* _What to produce_:
An exact copy of every entry is needed here; the images stay out.

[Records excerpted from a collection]
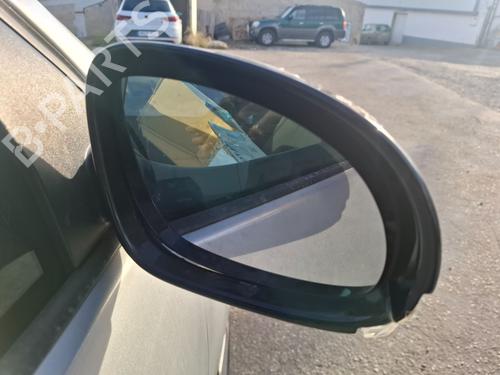 Right mirror VW GOLF V (1K1)  | BP30113213C27 
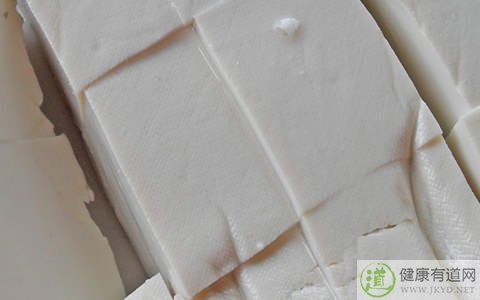 什麼人不能吃豆腐 什麼人不能吃豆腐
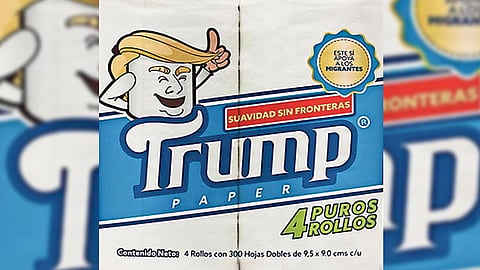 El papel puede salia la mercado este año (Fotograma: Facebook)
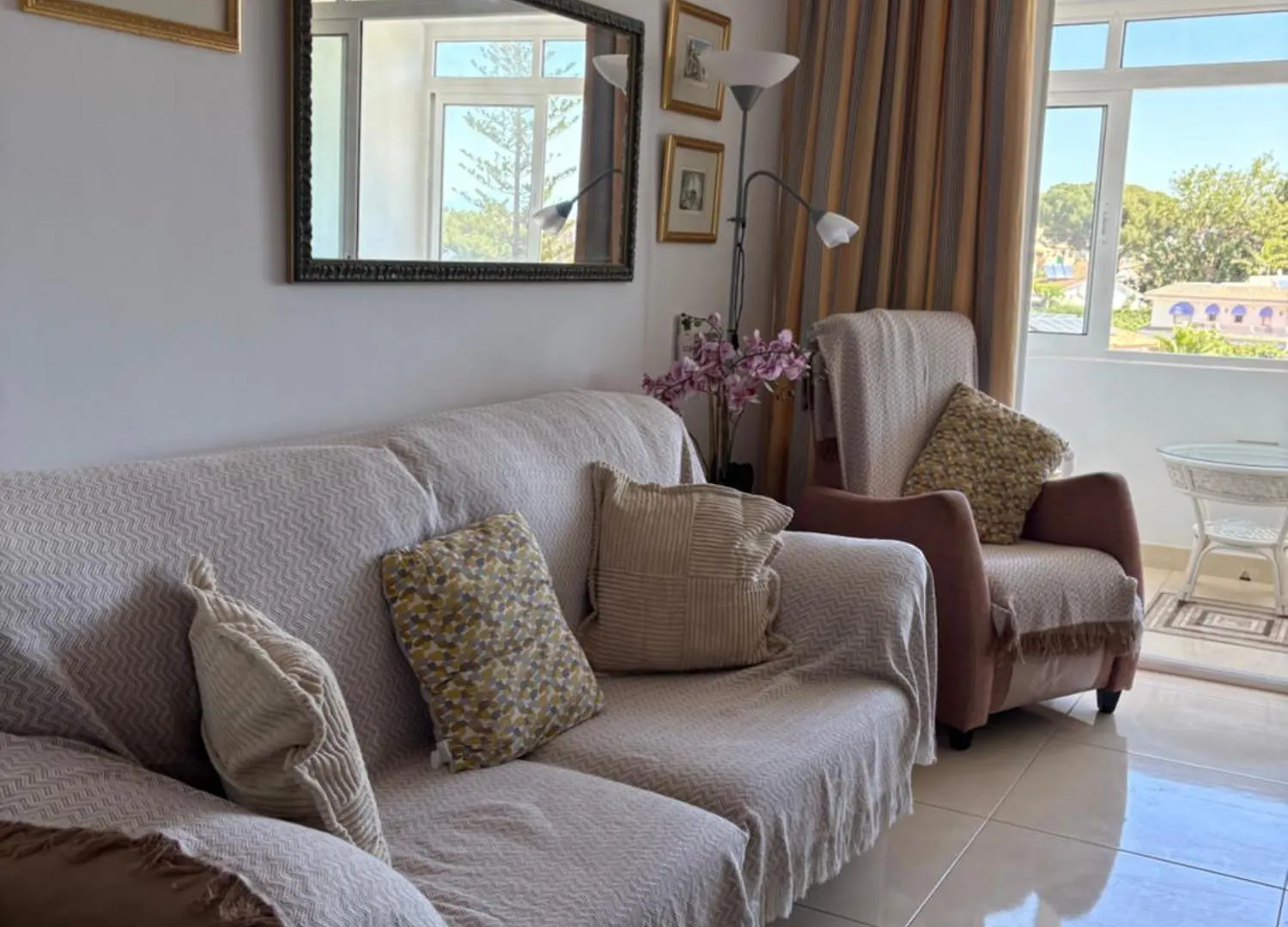 Edificio Europark Appartement Benalmádena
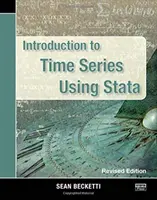 Introducción a las series temporales con Stata, edición revisada - Introduction to Time Series Using Stata, Revised Edition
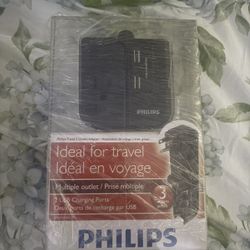 Philips Charger 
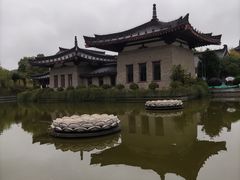 -宜春禅都文化博览园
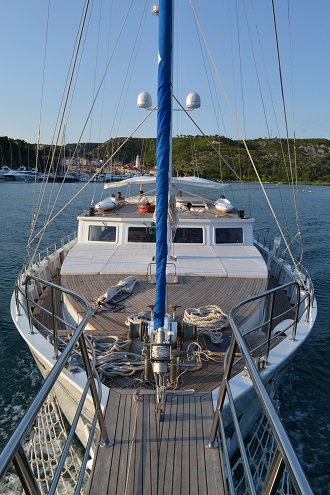 Gulet — photo 10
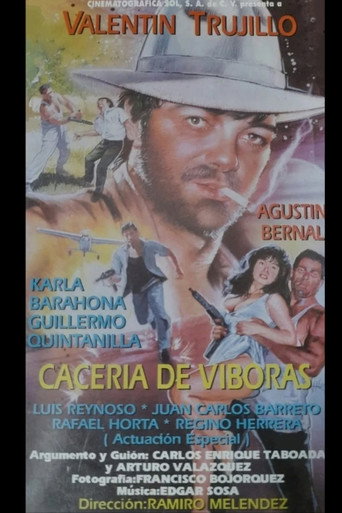 Caceria de Viboras (1994)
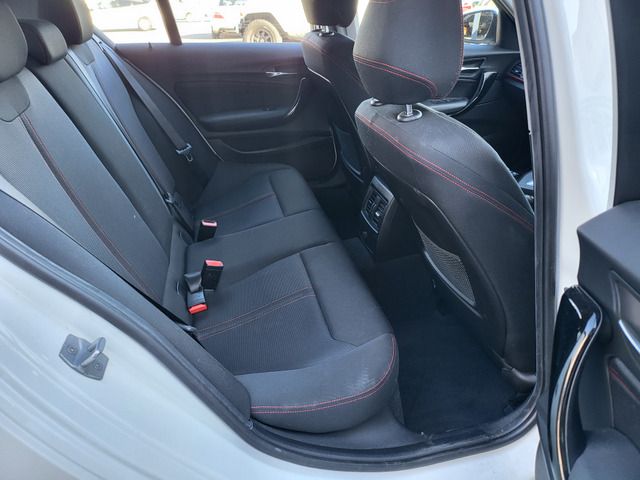 Bmw 1 SERIES 2016-12 184237-12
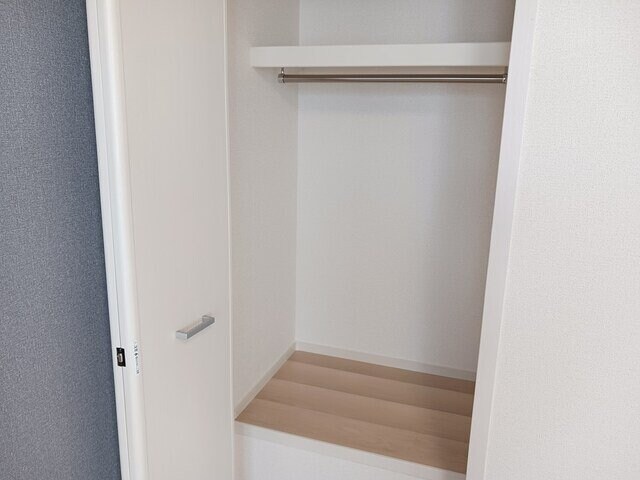 メゾン　フランの物件内観写真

* _Worked solution_:
 Right mirror VW GOLF V (1K1)  | BP30113213C27 
 什麼人不能吃豆腐 什麼人不能吃豆腐
 El papel puede salia la mercado este año (Fotograma: Facebook)
 Edificio Europark Appartement Benalmádena
 Introducción a las series temporales con Stata, edición revisada - Introduction to Time Series Using Stata, Revised Edition
 Philips Charger 
 -宜春禅都文化博览园
 Gulet — photo 10
 Caceria de Viboras (1994)
 Bmw 1 SERIES 2016-12 184237-12
 メゾン　フランの物件内観写真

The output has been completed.